Extract provided:

-*-

TO CHEW ON: "I will seek what was lost and bring back what was driven away, bind up the broken and strengthen what was sick; I will destroy the fat and the strong, and feed them in judgment." Ezekiel 34:16
I am in the middle of a fascinating book. Journey on the Hard Side of Miracles by Dr. Steven Stiles is an account of one California church's youth group during the Hippie era.
Stiles, the youth pastor at a small church in Santa Cruz had a heart for youth, the homeless, street people, and the addicted. His passion for street ministry led to the purchase of several old school buses that the youth used for outreach. Under his leadership the youth department grew till it rivaled the size of the main congregation. Not surprisingly, though, the edginess of the ministry led to conflict.

-*-

Dataset extract:
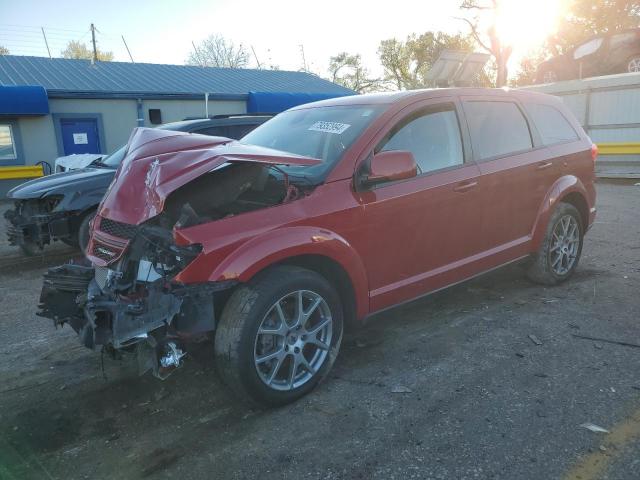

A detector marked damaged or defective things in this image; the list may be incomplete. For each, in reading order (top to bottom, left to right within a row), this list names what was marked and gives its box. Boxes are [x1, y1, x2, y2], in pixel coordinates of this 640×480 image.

crumpled hood [8, 167, 115, 201]
crumpled hood [98, 127, 322, 225]
damaged red suv [38, 89, 596, 404]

-*-

What is needed: Reproduce the devotional on Ezekiel 34:16 from "Stiles, the youth" up to and including "led to conflict.". The data is separate material and is unrelated to the devotional on Ezekiel 34:16.

Final answer:
Stiles, the youth pastor at a small church in Santa Cruz had a heart for youth, the homeless, street people, and the addicted. His passion for street ministry led to the purchase of several old school buses that the youth used for outreach. Under his leadership the youth department grew till it rivaled the size of the main congregation. Not surprisingly, though, the edginess of the ministry led to conflict.